Ellen DeGeneres: Stomach bug has delayed her visit. Photo: Getty Images
TV host Ellen DeGeneres has postponed her first visit to Australia due to illness, leaving the family owned Australian company that is picking up the tab scrambling to reschedule an expensive and high-profile marketing blitz.
Melbourne's Swisse Vitamins had struck a deal to bring DeGeneres and her Australian wife, actress Portia de Rossi, to Melbourne on Sunday and then Sydney later in the week, to promote its large-scale assault on the US market. But DeGeneres dropped a hint to her 17.5 million Twitter followers on Tuesday, saying: ''Trying to get over a bug before I go to Australia. Nobody wants to be down under the weather.''
The US star is now supposed to arrive in Sydney first at some point next week, a Warner Bros statement revealed.
The vitamin company, which had a turnover of about $180 million in 2012, claims it splashed a breathtaking $50 million on a celebrity-studded marketing campaign last year. This year's marketing budget is expected to be at least that again. Swisse has secured Nicole Kidman as its "global ambassador" as well as sponsoring DeGeneres' visit.
Negotiations with Kidman and DeGeneres proceeded in parallel over the past 18 months, and an insider said the key to securing DeGeneres - a huge and highly bankable star in the US - lay in getting Kidman first. Kidman has never endorsed an Australian product before. The actor has signed a three-year contract believed to be worth several million dollars to appear in the company's US ads.
######
→ **REQUIREMENT 1**: Reproduce the article on Ellen DeGeneres's postponed Australian visit from "Negotiations with Kidman" to "company's US ads.", changing "three-year" to "five-year".
→ **REQUIREMENT 2**: Carry on the article about Ellen DeGeneres's delayed trip to Australia, beginning after its final sentence.

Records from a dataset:
######
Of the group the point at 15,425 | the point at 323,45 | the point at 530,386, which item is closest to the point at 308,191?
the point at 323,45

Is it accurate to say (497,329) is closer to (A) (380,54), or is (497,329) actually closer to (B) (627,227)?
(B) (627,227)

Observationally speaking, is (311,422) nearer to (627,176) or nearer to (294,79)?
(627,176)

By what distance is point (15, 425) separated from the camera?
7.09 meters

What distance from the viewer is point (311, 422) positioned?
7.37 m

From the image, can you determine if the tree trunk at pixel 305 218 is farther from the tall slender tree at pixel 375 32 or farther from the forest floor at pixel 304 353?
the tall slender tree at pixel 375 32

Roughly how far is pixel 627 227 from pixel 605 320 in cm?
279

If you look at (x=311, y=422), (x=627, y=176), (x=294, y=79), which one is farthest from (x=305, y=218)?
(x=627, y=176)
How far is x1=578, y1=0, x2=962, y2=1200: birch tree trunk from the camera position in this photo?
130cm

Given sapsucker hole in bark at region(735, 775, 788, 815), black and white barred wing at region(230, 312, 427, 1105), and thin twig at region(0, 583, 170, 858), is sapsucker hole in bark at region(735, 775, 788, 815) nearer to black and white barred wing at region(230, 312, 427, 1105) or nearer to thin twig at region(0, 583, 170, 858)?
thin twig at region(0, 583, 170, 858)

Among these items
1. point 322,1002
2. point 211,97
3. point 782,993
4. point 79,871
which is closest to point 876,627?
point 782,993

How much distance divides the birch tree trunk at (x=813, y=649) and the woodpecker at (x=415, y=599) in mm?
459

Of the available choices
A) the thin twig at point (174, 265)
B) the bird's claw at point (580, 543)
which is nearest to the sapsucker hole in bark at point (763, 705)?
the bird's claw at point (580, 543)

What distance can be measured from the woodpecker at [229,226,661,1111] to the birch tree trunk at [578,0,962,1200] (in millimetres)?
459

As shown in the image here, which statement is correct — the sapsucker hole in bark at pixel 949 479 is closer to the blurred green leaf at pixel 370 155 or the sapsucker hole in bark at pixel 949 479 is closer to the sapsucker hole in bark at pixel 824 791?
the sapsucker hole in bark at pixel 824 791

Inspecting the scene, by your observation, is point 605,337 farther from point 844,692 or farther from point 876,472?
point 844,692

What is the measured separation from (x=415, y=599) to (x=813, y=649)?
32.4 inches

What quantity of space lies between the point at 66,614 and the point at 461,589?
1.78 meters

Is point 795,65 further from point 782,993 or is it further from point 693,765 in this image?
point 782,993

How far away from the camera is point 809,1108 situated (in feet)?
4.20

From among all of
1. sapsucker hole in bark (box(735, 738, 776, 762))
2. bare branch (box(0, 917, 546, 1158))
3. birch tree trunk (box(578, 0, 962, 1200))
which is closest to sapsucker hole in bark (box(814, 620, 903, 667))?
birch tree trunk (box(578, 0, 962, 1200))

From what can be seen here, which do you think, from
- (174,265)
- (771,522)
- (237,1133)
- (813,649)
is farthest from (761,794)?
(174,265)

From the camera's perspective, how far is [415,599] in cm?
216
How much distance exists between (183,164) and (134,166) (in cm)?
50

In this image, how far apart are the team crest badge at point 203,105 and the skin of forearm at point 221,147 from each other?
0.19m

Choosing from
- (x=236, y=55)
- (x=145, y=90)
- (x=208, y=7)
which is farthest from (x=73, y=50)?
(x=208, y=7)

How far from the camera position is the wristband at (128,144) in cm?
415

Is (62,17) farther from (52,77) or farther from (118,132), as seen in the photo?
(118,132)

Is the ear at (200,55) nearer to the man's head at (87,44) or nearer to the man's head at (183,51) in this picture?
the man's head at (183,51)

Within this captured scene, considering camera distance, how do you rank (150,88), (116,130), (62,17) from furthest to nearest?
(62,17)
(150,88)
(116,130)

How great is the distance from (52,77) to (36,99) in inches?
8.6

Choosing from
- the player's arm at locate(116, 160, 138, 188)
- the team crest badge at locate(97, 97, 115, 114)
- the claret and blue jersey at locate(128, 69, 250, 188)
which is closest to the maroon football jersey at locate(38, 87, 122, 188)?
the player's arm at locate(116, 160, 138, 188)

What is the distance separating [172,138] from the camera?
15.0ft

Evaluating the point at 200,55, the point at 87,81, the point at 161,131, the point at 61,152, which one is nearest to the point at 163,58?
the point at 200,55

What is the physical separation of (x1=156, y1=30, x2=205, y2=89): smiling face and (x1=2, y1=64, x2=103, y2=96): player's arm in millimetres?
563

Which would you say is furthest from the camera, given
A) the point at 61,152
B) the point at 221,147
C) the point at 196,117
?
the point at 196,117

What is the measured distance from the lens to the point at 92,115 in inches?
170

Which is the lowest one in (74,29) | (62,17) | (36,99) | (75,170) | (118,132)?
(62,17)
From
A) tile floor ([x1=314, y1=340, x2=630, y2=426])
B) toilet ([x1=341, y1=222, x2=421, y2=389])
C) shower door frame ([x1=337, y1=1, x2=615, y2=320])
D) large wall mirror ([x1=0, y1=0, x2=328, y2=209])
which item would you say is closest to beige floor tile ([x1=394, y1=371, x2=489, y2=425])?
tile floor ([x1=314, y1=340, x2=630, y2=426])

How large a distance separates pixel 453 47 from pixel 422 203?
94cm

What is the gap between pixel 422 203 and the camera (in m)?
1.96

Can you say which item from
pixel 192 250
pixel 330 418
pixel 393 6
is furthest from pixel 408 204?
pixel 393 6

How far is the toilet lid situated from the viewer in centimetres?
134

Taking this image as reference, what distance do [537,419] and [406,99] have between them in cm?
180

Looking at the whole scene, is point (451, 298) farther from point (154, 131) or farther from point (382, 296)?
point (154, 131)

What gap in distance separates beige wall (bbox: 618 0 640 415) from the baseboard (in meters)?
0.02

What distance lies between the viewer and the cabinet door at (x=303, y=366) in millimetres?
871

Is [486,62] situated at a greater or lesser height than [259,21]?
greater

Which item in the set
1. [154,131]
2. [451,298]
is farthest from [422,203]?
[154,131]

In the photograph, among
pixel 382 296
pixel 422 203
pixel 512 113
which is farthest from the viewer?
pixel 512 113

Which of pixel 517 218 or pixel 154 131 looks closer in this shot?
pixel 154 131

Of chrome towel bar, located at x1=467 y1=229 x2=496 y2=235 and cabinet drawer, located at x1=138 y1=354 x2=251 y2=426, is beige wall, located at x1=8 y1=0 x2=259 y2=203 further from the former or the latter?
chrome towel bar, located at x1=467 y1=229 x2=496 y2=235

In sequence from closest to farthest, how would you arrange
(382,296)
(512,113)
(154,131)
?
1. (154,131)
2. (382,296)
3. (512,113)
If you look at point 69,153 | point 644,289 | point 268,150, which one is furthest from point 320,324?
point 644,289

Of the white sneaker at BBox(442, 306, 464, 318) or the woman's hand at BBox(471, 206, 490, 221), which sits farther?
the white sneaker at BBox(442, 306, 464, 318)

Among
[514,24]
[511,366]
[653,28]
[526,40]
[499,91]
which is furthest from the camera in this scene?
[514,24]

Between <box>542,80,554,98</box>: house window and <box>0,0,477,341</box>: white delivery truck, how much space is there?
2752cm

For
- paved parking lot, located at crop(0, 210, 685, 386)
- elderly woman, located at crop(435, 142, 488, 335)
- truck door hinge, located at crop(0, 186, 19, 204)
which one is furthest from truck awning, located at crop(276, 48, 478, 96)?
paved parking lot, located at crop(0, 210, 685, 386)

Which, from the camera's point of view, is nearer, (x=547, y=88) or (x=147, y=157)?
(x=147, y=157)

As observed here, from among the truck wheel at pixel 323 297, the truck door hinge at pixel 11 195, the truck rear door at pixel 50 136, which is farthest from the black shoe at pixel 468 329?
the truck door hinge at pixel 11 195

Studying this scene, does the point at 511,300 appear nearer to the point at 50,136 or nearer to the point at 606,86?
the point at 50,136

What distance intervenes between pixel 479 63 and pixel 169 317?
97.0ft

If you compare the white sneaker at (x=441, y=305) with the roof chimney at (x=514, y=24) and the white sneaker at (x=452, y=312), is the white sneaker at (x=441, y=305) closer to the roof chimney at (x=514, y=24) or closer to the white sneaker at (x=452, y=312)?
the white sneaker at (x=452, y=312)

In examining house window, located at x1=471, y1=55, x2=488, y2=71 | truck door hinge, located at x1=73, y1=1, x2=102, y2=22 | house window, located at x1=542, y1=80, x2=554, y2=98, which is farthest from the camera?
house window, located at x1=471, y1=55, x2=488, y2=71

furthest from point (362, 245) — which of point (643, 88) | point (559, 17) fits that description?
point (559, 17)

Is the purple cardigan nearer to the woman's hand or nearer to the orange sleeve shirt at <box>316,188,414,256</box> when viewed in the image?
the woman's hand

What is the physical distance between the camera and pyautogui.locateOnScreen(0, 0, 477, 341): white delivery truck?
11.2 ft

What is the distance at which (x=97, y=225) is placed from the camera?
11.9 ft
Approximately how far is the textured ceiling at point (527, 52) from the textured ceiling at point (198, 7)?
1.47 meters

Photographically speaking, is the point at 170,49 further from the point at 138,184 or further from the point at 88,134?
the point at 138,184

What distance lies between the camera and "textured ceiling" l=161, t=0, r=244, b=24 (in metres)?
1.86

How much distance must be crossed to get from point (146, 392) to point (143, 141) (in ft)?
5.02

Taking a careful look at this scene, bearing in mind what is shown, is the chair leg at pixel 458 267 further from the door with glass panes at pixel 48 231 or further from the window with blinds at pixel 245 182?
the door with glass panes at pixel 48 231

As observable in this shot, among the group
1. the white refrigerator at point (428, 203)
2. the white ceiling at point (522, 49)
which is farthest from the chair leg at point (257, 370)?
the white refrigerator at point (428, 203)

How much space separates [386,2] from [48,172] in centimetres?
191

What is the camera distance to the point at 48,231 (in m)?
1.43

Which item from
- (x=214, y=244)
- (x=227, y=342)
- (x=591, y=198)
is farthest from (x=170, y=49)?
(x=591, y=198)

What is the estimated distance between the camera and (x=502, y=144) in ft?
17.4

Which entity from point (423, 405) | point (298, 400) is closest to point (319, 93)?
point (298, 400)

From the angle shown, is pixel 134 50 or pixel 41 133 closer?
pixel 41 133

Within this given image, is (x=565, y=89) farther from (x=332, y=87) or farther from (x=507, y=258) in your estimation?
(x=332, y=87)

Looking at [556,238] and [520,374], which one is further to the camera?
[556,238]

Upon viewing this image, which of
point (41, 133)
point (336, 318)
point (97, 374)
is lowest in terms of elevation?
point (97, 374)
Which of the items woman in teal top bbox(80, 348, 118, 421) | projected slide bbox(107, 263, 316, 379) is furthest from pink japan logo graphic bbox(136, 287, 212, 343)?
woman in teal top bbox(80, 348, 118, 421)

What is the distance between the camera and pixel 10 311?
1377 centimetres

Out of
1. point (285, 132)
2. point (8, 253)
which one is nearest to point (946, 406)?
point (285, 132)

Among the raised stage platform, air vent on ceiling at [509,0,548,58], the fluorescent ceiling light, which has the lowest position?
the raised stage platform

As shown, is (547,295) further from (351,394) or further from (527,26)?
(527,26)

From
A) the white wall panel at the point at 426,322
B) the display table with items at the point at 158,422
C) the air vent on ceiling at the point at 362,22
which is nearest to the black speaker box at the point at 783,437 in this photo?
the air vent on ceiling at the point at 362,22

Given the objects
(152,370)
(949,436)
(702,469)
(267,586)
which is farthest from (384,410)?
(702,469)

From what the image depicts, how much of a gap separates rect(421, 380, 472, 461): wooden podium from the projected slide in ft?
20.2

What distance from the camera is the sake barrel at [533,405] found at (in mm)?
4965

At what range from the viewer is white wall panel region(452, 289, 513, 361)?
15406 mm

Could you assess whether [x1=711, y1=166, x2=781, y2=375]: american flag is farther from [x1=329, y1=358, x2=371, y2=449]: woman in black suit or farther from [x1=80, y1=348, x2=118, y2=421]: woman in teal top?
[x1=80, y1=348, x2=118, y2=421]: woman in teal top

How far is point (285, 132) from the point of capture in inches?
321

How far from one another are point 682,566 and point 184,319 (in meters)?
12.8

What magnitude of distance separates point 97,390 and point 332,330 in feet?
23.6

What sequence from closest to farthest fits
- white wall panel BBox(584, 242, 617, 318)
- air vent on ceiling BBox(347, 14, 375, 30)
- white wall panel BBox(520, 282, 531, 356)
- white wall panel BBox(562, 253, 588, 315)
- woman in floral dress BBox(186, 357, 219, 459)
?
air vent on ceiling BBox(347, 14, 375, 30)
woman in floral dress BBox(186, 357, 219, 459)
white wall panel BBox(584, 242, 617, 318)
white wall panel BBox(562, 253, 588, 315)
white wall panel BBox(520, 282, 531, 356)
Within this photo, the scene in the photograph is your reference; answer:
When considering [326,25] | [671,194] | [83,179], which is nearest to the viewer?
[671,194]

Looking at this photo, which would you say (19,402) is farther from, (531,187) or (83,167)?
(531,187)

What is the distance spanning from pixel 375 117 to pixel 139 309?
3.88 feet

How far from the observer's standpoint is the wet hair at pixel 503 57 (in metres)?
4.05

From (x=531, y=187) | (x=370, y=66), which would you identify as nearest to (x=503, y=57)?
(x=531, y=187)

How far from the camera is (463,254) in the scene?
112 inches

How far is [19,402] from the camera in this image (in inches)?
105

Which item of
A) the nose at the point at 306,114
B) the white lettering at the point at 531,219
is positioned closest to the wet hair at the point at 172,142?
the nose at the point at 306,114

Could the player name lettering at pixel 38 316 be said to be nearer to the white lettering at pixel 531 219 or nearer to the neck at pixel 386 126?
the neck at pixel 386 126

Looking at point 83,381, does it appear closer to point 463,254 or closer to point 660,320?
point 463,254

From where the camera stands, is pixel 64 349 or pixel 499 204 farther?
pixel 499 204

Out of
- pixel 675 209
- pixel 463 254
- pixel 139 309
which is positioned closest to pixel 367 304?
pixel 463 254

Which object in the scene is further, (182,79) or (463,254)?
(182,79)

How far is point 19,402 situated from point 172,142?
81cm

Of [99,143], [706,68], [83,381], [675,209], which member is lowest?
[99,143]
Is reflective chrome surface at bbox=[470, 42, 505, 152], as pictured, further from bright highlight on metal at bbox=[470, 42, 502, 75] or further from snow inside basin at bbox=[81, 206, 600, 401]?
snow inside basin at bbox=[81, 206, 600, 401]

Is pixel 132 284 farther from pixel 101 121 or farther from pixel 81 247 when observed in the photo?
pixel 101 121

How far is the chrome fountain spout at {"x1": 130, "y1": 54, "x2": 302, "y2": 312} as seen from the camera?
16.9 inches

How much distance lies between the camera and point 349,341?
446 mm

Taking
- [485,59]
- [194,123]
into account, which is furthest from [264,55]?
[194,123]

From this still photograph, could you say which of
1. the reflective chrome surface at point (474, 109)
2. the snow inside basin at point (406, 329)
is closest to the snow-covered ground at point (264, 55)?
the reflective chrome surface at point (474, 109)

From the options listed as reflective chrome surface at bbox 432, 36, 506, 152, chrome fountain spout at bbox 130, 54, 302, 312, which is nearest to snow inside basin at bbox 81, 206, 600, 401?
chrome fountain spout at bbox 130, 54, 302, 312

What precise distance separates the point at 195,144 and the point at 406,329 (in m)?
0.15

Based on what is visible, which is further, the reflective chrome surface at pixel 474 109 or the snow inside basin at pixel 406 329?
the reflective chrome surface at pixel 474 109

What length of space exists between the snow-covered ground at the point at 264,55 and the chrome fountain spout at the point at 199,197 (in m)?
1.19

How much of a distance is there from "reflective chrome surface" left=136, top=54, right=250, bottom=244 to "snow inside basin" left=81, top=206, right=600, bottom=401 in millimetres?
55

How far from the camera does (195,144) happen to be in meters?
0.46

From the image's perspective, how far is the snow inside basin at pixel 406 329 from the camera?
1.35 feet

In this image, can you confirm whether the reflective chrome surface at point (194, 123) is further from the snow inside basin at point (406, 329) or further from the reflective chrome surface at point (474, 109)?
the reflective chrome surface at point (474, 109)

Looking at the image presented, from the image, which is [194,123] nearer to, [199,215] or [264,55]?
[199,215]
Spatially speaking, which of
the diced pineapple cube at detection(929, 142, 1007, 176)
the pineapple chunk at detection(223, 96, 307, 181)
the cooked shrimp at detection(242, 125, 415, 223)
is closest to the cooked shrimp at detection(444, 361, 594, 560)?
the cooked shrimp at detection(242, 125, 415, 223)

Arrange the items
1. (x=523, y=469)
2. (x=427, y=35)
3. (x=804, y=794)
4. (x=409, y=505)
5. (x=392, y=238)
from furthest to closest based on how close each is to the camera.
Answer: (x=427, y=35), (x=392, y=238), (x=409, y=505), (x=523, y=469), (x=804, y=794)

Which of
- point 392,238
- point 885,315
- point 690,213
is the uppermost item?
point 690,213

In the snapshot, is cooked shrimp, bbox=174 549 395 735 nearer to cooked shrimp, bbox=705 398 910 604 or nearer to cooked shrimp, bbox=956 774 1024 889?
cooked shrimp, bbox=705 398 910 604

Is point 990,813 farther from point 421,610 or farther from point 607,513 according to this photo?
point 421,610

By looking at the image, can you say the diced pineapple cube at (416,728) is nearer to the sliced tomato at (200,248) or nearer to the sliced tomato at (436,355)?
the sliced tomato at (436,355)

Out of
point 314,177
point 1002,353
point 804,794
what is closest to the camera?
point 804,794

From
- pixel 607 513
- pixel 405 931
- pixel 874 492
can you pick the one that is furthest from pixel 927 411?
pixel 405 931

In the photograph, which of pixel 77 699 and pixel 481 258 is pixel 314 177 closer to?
######
→ **REPLY 1**:
Negotiations with Kidman and DeGeneres proceeded in parallel over the past 18 months, and an insider said the key to securing DeGeneres - a huge and highly bankable star in the US - lay in getting Kidman first. Kidman has never endorsed an Australian product before. The actor has signed a five-year contract believed to be worth several million dollars to appear in the company's US ads.

→ **REPLY 2**:
''I joined Swisse because I wanted to help bring awareness to the importance of living a healthy lifestyle in a busy, often stressful world,'' Kidman said. ''I love feeling healthy and fit. They are wonderful attributes of the Australian way of life - and I am a very proud Australian.''
DeGeneres and Kidman are easily the biggest stars in the galaxy of celebrities Swisse has hired to spruik its vitamins in the past few years. They have been unlucky with big name celebrities before, with reality TV star Kim Kardashian famously cancelling her appearance at the Swisse marquee at the 2011 Melbourne Cup due to the trauma of her marriage separation.
The company's brand and media manager Mitch Catlin, who jumped ship from Myer to Swisse in 2011, is credited with much of the celebrity focus, as well as Swisse's increasingly lavish marquees in the Birdcage at Flemington on race days.
Swisse's US calling card was a two-day publicity blitz in Los Angeles in January, where the company sponsored the glitzy G'Day USA ball with Qantas and orchestrated Kidman's appearance on an Australia-themed episode of DeGeneres' show.
Swisse was founded by Kevin Ring in 1972 as an organic bakery that also sold pollen tablets as a health tonic - its first vitamin product. The company, which enjoys about an 11 per cent share of the growing vitamin and herbals market in Australia, is now controlled by Mr Ring's son Stephen, with chief executive Radek Sali and former chief executive Michael Saba holding minority shares. Analysts say Swisse is growing at about 5 per cent or 6 per cent a year.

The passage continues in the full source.